Tristi occhi virtuali, lamenti provenienti da altoparlanti metallici e braccia tremanti: oggettivamente, sappiamo che un robot non può provare dolore, eppure basta molto poco per farci dispiacere e provare compassione per queste macchine. Lo dimostra lo studio condotto da Marieke Wieringa della Radboud University, nei Paesi Bassi, e alla base della sua tesi di dottorato. La ricercatrice avverte che la capacità umana di provare compassione anche per oggetti inanimati potrebbe presto essere sfruttata e manipolata dalle aziende.
Sulla base dei risultati dei test condotti nell'ambito della ricerca, Wieringa e colleghi hanno studiato come le persone reagiscono ad atti di violenza contro i robot. "A volte il robot non rispondeva in alcun modo, mentre altre volte - dice la ricercatrice - reagiva con suoni pietosi o gesti che associamo al dolore". Mentre i partecipanti non avevano problemi con i robot che non mostravano alcuna emozione, è risultato ben presto evidente che gli automi in grado di suscitare compassione facevano sentire le persone molto più in colpa.
Secondo Wieringa, la ricerca evidenzia la necessità di norme che stabiliscano i casi in cui è consentito, a robot, chatbot e simili, di simulare emozioni. "È anche vero, però, che i robot emotivi avrebbero alcuni vantaggi.
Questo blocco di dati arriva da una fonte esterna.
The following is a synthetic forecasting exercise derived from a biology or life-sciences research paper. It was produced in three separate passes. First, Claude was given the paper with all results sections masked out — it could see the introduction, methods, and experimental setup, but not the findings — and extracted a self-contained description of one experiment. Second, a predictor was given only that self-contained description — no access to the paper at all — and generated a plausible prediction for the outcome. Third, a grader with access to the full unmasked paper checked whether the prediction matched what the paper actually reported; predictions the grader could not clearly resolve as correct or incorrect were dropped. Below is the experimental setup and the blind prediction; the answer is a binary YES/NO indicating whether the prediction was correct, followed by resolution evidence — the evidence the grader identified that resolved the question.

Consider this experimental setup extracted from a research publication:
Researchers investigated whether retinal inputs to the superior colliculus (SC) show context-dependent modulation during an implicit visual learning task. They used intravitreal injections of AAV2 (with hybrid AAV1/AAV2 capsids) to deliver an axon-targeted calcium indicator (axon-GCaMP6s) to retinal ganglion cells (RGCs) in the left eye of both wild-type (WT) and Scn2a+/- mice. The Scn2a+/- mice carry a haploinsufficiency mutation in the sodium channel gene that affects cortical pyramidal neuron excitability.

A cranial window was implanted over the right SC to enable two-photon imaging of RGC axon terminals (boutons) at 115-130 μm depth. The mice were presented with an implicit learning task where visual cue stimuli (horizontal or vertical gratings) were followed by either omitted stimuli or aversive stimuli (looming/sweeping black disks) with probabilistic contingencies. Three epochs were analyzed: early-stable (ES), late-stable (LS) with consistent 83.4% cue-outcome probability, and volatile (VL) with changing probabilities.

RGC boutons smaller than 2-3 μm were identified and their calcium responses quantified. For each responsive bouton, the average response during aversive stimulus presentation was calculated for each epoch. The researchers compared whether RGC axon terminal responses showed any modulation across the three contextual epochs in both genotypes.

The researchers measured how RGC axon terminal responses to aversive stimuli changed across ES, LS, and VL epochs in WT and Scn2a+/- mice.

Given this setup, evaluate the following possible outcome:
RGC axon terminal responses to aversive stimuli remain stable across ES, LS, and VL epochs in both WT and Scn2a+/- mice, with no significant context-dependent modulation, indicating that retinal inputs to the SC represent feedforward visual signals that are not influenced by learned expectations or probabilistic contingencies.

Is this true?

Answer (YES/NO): YES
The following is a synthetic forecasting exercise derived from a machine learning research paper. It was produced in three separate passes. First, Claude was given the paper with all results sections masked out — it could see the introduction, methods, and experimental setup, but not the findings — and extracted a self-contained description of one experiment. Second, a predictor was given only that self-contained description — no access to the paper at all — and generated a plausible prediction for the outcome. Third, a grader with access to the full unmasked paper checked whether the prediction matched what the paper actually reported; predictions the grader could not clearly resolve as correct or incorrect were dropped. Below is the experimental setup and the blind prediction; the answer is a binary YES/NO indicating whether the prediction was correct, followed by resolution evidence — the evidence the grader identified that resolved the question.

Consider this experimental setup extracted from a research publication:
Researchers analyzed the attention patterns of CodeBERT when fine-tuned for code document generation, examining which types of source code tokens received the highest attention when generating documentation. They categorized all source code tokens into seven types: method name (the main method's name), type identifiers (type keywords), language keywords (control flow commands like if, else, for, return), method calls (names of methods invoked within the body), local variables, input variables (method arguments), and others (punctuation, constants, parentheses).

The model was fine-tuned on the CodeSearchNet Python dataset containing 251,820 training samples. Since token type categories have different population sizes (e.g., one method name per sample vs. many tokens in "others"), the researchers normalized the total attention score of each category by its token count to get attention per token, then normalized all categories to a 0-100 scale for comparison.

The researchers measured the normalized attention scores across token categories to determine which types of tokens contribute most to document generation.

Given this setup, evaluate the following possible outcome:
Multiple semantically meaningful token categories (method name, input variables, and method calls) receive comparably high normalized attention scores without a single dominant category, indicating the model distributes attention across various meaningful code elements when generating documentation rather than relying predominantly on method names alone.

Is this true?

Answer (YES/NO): NO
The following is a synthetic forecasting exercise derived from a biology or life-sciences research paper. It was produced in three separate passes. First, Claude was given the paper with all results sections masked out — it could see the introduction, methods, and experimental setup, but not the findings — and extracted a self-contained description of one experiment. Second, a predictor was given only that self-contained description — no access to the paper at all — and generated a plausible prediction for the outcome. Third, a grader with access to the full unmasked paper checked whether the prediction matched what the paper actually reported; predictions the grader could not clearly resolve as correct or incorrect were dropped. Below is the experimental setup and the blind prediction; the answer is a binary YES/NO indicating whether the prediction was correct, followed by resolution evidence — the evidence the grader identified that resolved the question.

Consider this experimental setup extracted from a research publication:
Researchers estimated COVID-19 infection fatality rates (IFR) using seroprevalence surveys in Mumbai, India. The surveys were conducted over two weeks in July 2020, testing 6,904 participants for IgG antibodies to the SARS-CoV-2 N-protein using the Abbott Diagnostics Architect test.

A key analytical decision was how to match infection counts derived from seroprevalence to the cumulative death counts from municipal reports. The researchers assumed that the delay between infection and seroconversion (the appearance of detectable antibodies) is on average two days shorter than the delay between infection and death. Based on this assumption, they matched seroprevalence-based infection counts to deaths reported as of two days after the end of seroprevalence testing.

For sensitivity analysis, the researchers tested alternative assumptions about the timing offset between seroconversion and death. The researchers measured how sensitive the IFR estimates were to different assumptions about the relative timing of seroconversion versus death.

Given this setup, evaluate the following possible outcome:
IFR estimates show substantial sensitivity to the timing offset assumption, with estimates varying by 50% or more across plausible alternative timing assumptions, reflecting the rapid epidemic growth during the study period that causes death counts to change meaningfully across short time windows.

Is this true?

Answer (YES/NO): NO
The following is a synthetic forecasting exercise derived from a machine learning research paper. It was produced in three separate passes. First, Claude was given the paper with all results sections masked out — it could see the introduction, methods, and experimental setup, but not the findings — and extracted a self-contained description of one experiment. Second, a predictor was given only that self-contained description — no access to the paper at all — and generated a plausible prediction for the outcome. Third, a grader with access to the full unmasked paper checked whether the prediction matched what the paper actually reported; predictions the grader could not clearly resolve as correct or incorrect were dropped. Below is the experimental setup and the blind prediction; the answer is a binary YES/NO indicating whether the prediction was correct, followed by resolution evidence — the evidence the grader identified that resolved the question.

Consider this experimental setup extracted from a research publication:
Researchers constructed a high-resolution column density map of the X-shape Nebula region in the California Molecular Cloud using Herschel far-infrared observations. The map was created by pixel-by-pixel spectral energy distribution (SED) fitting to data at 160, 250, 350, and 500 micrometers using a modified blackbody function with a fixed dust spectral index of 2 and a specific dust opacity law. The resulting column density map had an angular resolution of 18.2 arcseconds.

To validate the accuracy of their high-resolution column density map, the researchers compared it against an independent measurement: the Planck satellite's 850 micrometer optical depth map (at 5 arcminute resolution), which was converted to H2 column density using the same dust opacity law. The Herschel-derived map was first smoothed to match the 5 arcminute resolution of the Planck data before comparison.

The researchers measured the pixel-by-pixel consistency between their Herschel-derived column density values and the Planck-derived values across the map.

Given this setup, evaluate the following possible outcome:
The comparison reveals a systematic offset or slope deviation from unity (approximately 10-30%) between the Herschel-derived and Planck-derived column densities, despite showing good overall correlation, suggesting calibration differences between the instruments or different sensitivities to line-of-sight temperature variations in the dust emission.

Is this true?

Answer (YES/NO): NO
Per esempio, osserva la ricercatrice, potrebbero essere utilizzati nelle terapie riabilitative tese ad aiutare chi ha avuto un trauma. Ci piace pensare di essere creature molto logiche e razionali che non si fanno ingannare facilmente, ma alla fine a guidarci sono anche le nostre emozioni: e va bene così, altrimenti - conclude Wieringa - saremmo robot anche noi".